- _Goals_
A) In the interview with author Chris Barili, under what name was Smothered published?
B) Carry on the interview with author Chris Barili from the point where it stops.

- _Selected text_
▶
Today, I have the privilege of talking with my friend and cohort, author Chris Barili. I have reviewed all of his books here, on Writing to be Read: The Hell’s Butcher series and it’s prequel, Guilty, and his paranormal romance, Smothered. As a hybrid author, Chris walks both sides of the publishing line with works published independently, as well as a work published with a traditional publisher. Like many of today’s authors, Chris may be the picture of the prototype for the author of the future. Many authors who have been traditionally published successfully are now looking at the independent publishing route, because authors still left with bearing the bulk of the marketing and promotional burden.
Unlike the enthusiasm of last week’s guest, contemporary and historical romance author Amy Cecil for social media marketing strategies in Part 5, Chris doesn’t find it very productive, but I’ll let him tell you about that.
Kaye: Would you share the story of your own publishing journey?
Chris: I am a hybrid author, so I have two stories. The first is my traditional publishing journey with Smothered as B.T. Clearwater. That book was my MFA thesis, and when I finished it, I didn’t know what to do with it. Got no replies from a couple of major romance publishers, so when Winlock/Permuted press held a contest for their new supernatural romance line, I entered and I won! About four months later, the e-book hit the virtual world, and this past July, Simon and Shuster did a limited print run of 450 copies.
◀
- _Data entries_
▶
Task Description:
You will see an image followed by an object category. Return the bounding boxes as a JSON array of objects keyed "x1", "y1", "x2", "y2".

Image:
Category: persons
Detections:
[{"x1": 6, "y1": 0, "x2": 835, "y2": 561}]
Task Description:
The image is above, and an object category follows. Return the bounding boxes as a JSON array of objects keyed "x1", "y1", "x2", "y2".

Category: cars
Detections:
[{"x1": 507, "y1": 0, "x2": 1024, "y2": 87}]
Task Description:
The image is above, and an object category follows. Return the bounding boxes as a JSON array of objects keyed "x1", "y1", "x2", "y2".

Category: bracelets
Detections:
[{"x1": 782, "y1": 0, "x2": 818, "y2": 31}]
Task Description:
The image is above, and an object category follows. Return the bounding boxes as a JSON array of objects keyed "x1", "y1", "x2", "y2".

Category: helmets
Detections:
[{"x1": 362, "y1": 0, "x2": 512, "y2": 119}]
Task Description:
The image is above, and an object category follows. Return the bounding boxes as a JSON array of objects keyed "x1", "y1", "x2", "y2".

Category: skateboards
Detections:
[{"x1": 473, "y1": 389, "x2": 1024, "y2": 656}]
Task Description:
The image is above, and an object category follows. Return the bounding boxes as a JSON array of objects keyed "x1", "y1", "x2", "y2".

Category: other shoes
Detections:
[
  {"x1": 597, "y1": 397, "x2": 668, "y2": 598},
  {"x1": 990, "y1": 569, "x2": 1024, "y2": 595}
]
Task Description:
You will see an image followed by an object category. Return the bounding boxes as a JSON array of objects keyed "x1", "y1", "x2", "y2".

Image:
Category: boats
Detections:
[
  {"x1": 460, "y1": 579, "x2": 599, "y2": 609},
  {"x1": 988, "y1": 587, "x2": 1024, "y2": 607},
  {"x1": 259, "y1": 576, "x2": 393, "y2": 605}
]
◀
- _Answers for the exercise_
A) B.T. Clearwater

B)
The second story is my self-publishing journey with the Hell’s Butcher series of novellas. I wrote Guilty, the pre-quel, as an assignment for my MFA, and submitted it to a themed anthology. While the editor praised the story, it didn’t quite fit their antho’s theme, so it was rejected. And rejected. And so on, until I finally got the idea to write a novella series based on Frank becoming Hell’s Marshal. Knowing there wasn’t much of market for novellas, and that weird westerns a smaller market anyway, I decided to self-publish. That meant hiring a professional editor, a cover artist, and a formatter, but I did it! There are three books in the series and more to come!
Kaye: What’s something most readers would never guess about you?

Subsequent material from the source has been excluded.